A funny thing happened in the stock market last year.
It was the first time we can remember it happening.
In fact, it was so rare we’re not sure it will happen again…or not for a long time anyway.
What was it that was so strange…?
It was the fact that large blue-chip stocks led the market higher rather than small-cap stocks.
That may not seem like such a big deal, but it had an important impact on stock prices last year, and could have an even bigger impact on stock prices this year.
Here’s why…
No Choice But to Buy Income
Normally during the beginning phase of a stock market rally, it’s the small-cap stocks that move first. There’s a simple reason for that.
Small-cap investors tend to be some of the biggest risk-takers in investing. Small-cap investors buy the kind of stocks most investors would never touch.
So when the market falls and looks ready for a rebound it’s no surprise that big risk-taking small-cap investors are among the first to look for bargains.
And because small-cap stocks have less volume (meaning fewer shares trade each day) than blue-chip stocks, it means small-cap stocks can rise in big moves quickly.
That’s how things normally work. But it didn’t work like that from late 2012 through to last year. In fact, the opposite happened. There was a simple reason for that – dividend stocks.
Rather than surge into risky small-cap stocks, investors had more important things on their mind – low interest rates. With the Reserve Bank of Australia (RBA) cutting rates to record lows, many investors who rely on cash or term deposits had no choice but to buy dividend-paying shares.
The impact of the demand for shares was that it drove up share prices. In many cases investors were able to get better capital growth from dividend stocks than they could from growth stocks.
In that environment it was no wonder small-cap stocks performed so poorly.
But that’s changing.
More Than Just Miners
The RBA has indicated it’s quite happy with where interest rates are today, thank you very much. That means you can’t expect to get the same kind of rocket-fuelled growth from boring old income stocks any more (unless the Aussie economy really takes off and company earnings improve more than the market expects).
That’s why we see cash starting to flow towards growth stocks. And the biggest beneficiary of a flow towards growth stocks should be small-cap stocks.
Sounds easy, right? Find a small-cap stock and put some money on it. Well, it’s not quite that easy. There are just under 2,000 stocks listed on the ASX. Of those, you could easily classify 1,800 of them as small-cap stocks.
But it’s not just the number, it’s the diversity.
When most people think of small-cap stocks they think of mining stocks – gold miners, iron ore miners, copper miners.

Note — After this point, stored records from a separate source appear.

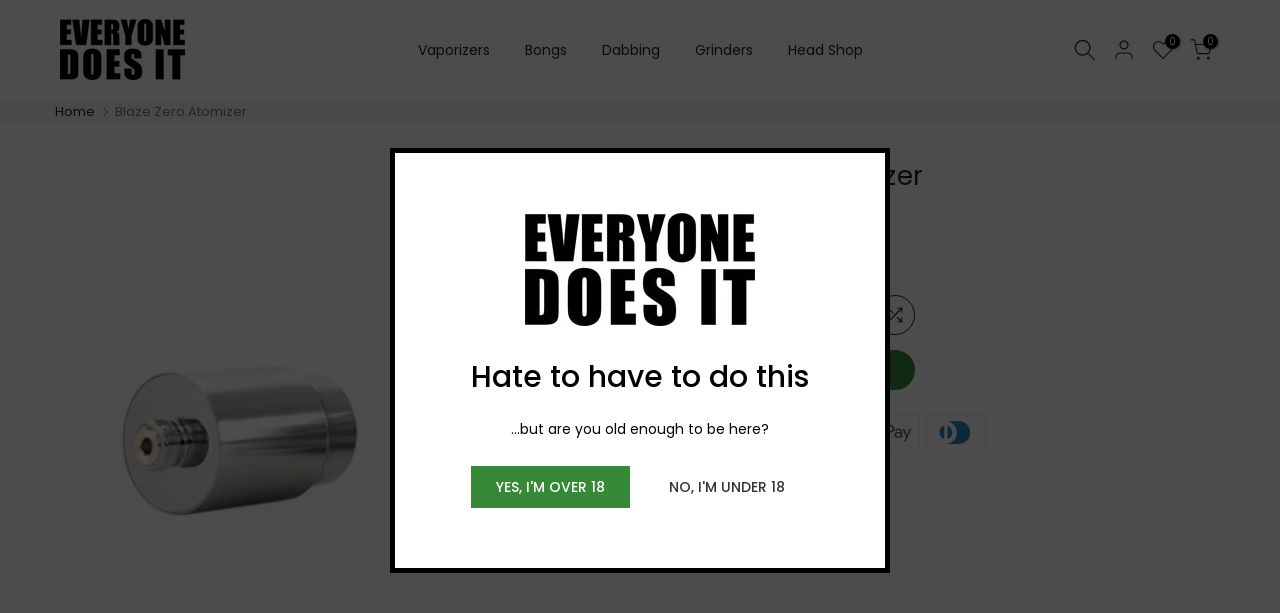

--- FILE ---
content_type: text/html; charset=utf-8
request_url: https://www.everyonedoesit.co.uk/products/blaze-zero-atomizer/?section_id=popups
body_size: 909
content:
<div id="shopify-section-popups" class="shopify-section t4s-section-popup t4s-section-admn2-fixed"><style data-shopify>.t4s-popup__age_wrap {
    position: relative;
    overflow: hidden;
    margin: 30px auto;
    padding: 30px;
    width: 100%;
    max-width: 500px;
    background-color: #ffffff;
    color: #000000;
    background-size: cover;
    border-color: #000;
    border: 5px solid;
    background-repeat: no-repeat;
    background-position: center center;
}
			    .t4s-popup__age_wrap:before {
				    content: '';
				    opacity: 0.0;
				    position: absolute;
				    background: #000;
				    left: 0;
				    top: 0;
				    width: 100%;
				    height: 100%;
				    z-index: 40;
				    pointer-events: none;
				}
				.t4s-popup__age_wrap.mfp-with-anim>* {
				    position: relative;
				    z-index: 50;
				}
			    .t4s-popup__age_wrap h4 {
				    color: #000;
				    font-weight: 500;
				    font-size: 30px;
				    margin-top: 0;
				    margin-bottom: 20px;
			    }
			    .t4s-age_verify_buttons {
			       margin-top: 25px;
			       margin-bottom: -10px;
			    }
				.t4s-age_verify_buttons>button {
				    margin: 0 5px 10px;
				    padding: 12px 25px;
				    border-radius: 0px;
				    font-weight: 500;
				    text-transform: uppercase;
				    background-color: var(--t4s-light-color);
				    color: var(--text-color);
				    display: inline-block;
                    min-width: 125px;
				    transition: color .25s ease,background-color .25s ease,border-color .25s ease,box-shadow .25s ease,opacity .25s ease;
				}
				.t4s-age_verify_buttons>button.t4s-age_verify_allowed {
				    color: var(--t4s-light-color);
				    background-color: #368936;
				}
				.t4s-age_verify_buttons>button:hover {
					background-color: #f6f6f8;
				}
				.t4s-age_verify_buttons>button.t4s-age_verify_allowed:hover {
				    background-color: #035f6d;
				}
				.t4s-age_date_of_birth {
				    margin-top: 25px;
			        margin-bottom: -10px;
				    margin-right: -5px;
				    margin-left: -5px;
			    }
			    .t4s-age_date_of_birth>.col-12{
			       padding-left: 5px;
			       padding-right: 5px;
			    }
				.t4s-age_date_of_birth select {
					margin-bottom: 10px;
				    color: var(--secondary-color);
				    border: 0;
				    background-color: var(--t4s-light-color);
				    text-align: center;
				    border-radius: 2px;
				    box-shadow: inset 0 -2px 0 rgba(0,0,0,.15);
				}
				.active_forbidden .t4s-age_verify_txt,
				.active_forbidden .t4s-age_date_of_birth,
				.active_forbidden .t4s-age_verify_buttons {
			       display: none
				}
			  .t4s-age_verify_txt_error {
			    -webkit-animation: ani-fadeIn .6s ease;
			    animation: ani-fadeIn .6s ease;
			  }
				.active_forbidden .t4s-age_verify_txt_error {
			       display: block
				}
			    @media (min-width: 768px) {
					.t4s-popup__age_wrap {
					    padding: 60px;
					}
			    }
			   .t4s-mg__0 {
			   	magrin:0
			   }
			   .t4s-animated {
				    -webkit-animation-duration: 1s;
				    -webkit-animation-fill-mode: both;
				    animation-duration: 1s;
				    animation-fill-mode: both;
				}

				.t4s-shake {
				    -webkit-animation-name: shake;
				    animation-name: shake;
				}
				@-webkit-keyframes t4s-shake {
				    from,to {
				        -webkit-transform: translate3d(0,0,0);
				        transform: translate3d(0,0,0)
				    }

				    10%,30%,50%,70%,90% {
				        -webkit-transform: translate3d(-10px,0,0);
				        transform: translate3d(-10px,0,0)
				    }

				    20%,40%,60%,80% {
				        -webkit-transform: translate3d(10px,0,0);
				        transform: translate3d(10px,0,0)
				    }
				}

				@keyframes shake {
				    from,to {
				        -webkit-transform: translate3d(0,0,0);
				        transform: translate3d(0,0,0)
				    }

				    10%,30%,50%,70%,90% {
				        -webkit-transform: translate3d(-10px,0,0);
				        transform: translate3d(-10px,0,0)
				    }

				    20%,40%,60%,80% {
				        -webkit-transform: translate3d(10px,0,0);
				        transform: translate3d(10px,0,0)
				    }
				}

				.shake {
				    -webkit-animation-name: shake;
				    animation-name: shake
				}
              .age-verify-logo {
                width: 230px;
                margin-bottom: 3rem;
                  }</style><div id="t4s-popup__age" data-block="39a44a8b-1420-422c-9f82-3aa097571399" class="t4s-popup__age_wrap mfp-with-anim mfp-hide t4s-text-center" data-stt='{ "day_next": 30,"date_of_birth":false,"age_limit":18 }'>
			   <img class="age-verify-logo" src="https://cdn.shopify.com/s/files/1/0555/3887/6485/files/edit.jpg?v=1699889225" />

              <div class="t4s-age_verify_txt">
			        <h4>Hate to have to do this</h4>
			        <p class="t4s-mg__0">...but are you old enough to be here?</p>
			   </div>
			   <div class="t4s-age_verify_txt_error t4s-dn">
			      <h4>Access forbidden</h4>
			      <p class="t4s-mg__0">Your access is restricted because of your age.</p>
			   </div><div class="t4s-age_verify_buttons">
			   	<button type="button" class="t4s-age_verify_allowed">Yes, I'm over 18</button>
			   	<button type="button" class="t4s-age_verify_forbidden">No, I'm under 18</button>
			   </div>
			</div></div>

--- FILE ---
content_type: text/javascript
request_url: https://www.everyonedoesit.co.uk/cdn/shop/t/6/assets/custom.js?v=82360783667438088991676046561
body_size: -440
content:
jQuery_T4NT(document).ready(function($2){$2(document).on("variant:changed",function(evt){})}),$(".readmore").click(function(event){event.preventDefault();var descriptionFull=document.querySelector(".product-description-full");descriptionFull.style.display="block";var descriptionShort=document.querySelector(".product-description-short");descriptionShort.style.display="none"}),$(".readless").click(function(event){event.preventDefault();var descriptionFull=document.querySelector(".product-description-full");descriptionFull.style.display="none";var descriptionShort=document.querySelector(".product-description-short");descriptionShort.style.display="block"});
//# sourceMappingURL=/cdn/shop/t/6/assets/custom.js.map?v=82360783667438088991676046561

The truth is that there is much more than that, as small-cap analyst Tim Dohrmann would be only too happy to tell you. It all depends on the risks you’re prepared to take and the type of companies you’re prepared to invest in.
So, where should you look to invest, and which sectors are our top picks for the next three years?
Tim gave you some insight into his favourite small-cap sectors a few weeks ago. But in the interests of giving you a wider choice, here are our top sector ideas for this year.
First, we’d suggest you look at some of the quality low-risk small-cap stocks (remember this is relative, all small-cap stocks are higher risk than blue-chip stocks). You could look at one of the conservatively leveraged listed property trusts.
We like one in particular that we’ve had on the Australian Small-Cap Investigator buy list for nearly three years. It’s doing a nice job of producing a steady income and a bit of growth too.
Then there are the listed food stocks. A couple of our favourite plays are current Australian Small-Cap Investigator open recommendations, as are four small-cap non-bank lenders and finance companies.
China’s Boost for Small-cap Stocks
The great thing about these stocks is for the most part they’re profitable companies. Even better is the fact that many of them pay a dividend with the potential for dividend growth.
That may surprise you. We know it surprises a lot of investors to find out that many Aussie small-cap stocks are profitable, let alone that some of them pay a dividend.
But for many investors, small-cap stock investing is about one thing – speculation. That’s why we also suggest you add some ‘spice’ to your small-cap portfolio too. But even there you don’t just have to limit your small-cap portfolio to mining stocks.
Few realise it, but the Aussie market is home to some of the most exciting and innovative biotech and tech stocks in the world. Sure, the Aussie market can’t compete with NASDAQ in terms of the number of opportunities, but in terms of quality, the Aussie market is right up there.
Finally, remember that you’re investing in the Aussie market. That means you should invest in small-cap resource stocks. Australia has a huge comparative advantage in the resource sector due to the close proximity to China.
Whatever you may have heard in the news, there’s no doubt that China will continue to demand resources such as iron ore, copper and bauxite. We’re confident in that view because if China maintains its current growth rate above 7%, its economy will double in size within the next nine years.
That’s an opportunity Aussie investors shouldn’t miss. It may not be the last stock market boom you’ll see in your lifetime, but if China continues to grow as much as the forecasts suggest, it stands to be one of the best booms you’ll ever see. And one of the best ways to capitalise on that boom could well be in Aussie small-cap stocks.